This is probably a good reading before reading Tristan Murail's "The Revolution of Complex Sounds". There is none technical analysis, but descriptive and expressive words. The tone of the expression reminds me of Schoenberg's writing, maybe I should dig it out and do a parallel comparison.
Grisey, Gérard and Fineberg, Joshua. 'Did you say spectral?'. Contemporary Music Review, 19:3, 1-3
p. 1-2
Coming into being in the mid Seventies, curiously around the same time as fractal geometry, spectral music offered a formal organization and sonic material that came directly from the physics of sound, as discovered through science and microphonic access.
No musicians were waiting for spectral music to use or to highlight the use of sonic spectra, just as none waited for dodecaphonic techniques in order to composer chromatic music: but just as the series is not a question of chromaticism, spectral music is not a question of sonic color. For me, spectral music has a temporal origin. It was necessary at a particular moment in our history to give form to the exploration of an extremely dilated time and to allow the finest degree of control for the transition from on sound to the next. The series had disassociated the parameters, turning upside down the concepts of verticality and horizontality, of harmony and melody. But in serial music, the interplay of permutations becomes an obstacle to memory, it forbids radical renewal along with all the types of surprises, excesses and deviations that tonal music offers to its listeners. In short, serial music neutralized the parameter of pitch; this involuntary neutralization, however, allows the concentration and emergence of new techniques which have become necessary to avoid monotony.
.....
What is radically different in spectral music is the attitude of the composer faced with the cluster of forces that make up sounds and faced with the time needed for their emergence.

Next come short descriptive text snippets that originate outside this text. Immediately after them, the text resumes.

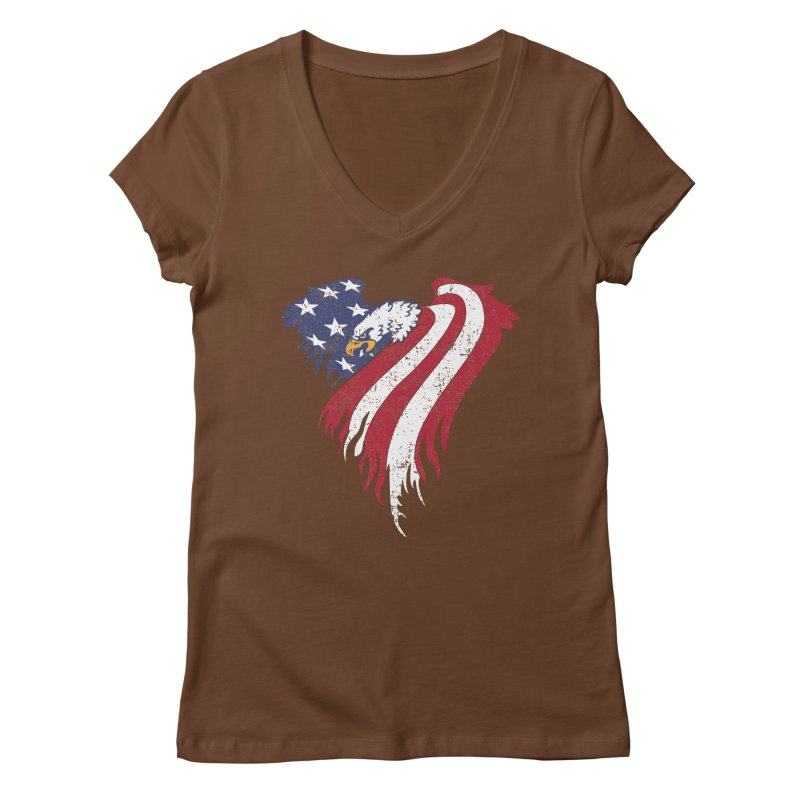 American Eagle Flag Women's Regular V-Neck by Hassified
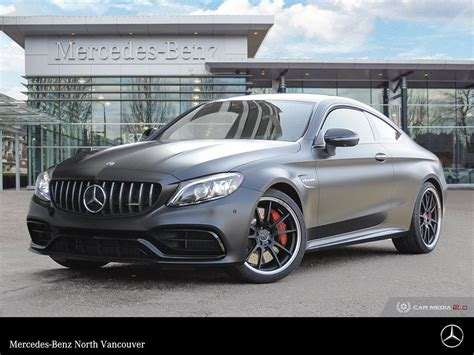 We analyze millions of used cars daily. Mercedes-Benz North Vancouver | 2020 Mercedes-Benz C63 S AMG Coupe | #20971839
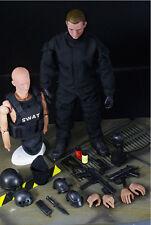 1/6 Soldier SWAT Black Uniform Military Army Suit 12'' Figure Set Model Toys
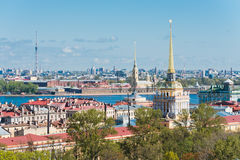 St. Petersburg. Stock Photography
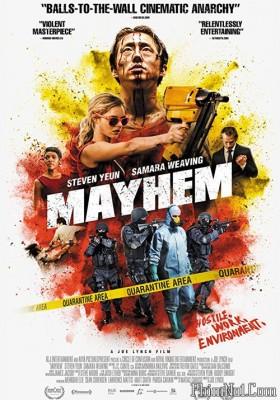 Phim Vi Rút Cuồng Loạn - Mayhem (2017)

From its beginnings, this music has been characterized by the hypnotic power of slowness and by a virtual obsession with continuity, thresholds, transience and dynamic forms. It is in radical opposition to all sorts of formalism which refuse to include time and entropy as the actual foundation of all musical dimensions. Strengthened by an ecology of sounds, spectral music no longer integrates time as an external element imposed upon a sonic material considered as being ‘outside-time,’ but instead treats it as a constituent element of sound itself. This music forces itself to make time palpable in the ‘impersonal’ form of duration; apparently far removed from spoken language, but doubtlessly close to other biological rhythms which we have yet to discover. Finally, it is sounds and their own materials which generate, through projections or inductions, new musical forms.
p. 3
Twenty years later, the composers who started this movement have evolved towards very different horizons and it is no longer the time for the terrorism of utopias. However, something of that formidable adventure has kept them moving forward; far from any return to the more or less well assimilated traditional musics which have been the refuge for lost voyagers and the consolation of those who were born neither for adventure nor for discovery—when that return was not simply motivated by the desire for demagogic indulgence! We have passed a point of no return and the consequences for musical languages are sufficiently clear that other generations of composers have become interested. We can not know what musical history will decide to keep from our itinerary, but we have participated in and we live that adventure with joy and enthusiasm, since it is not necessary to sink into past-ism or into a servile imitation of our illustrious predecessors to remain in the service of music. The spectral adventure has allowed the renovation, without imitation of the foundations of occidental music, because it is not a closed technique but an attitude. .....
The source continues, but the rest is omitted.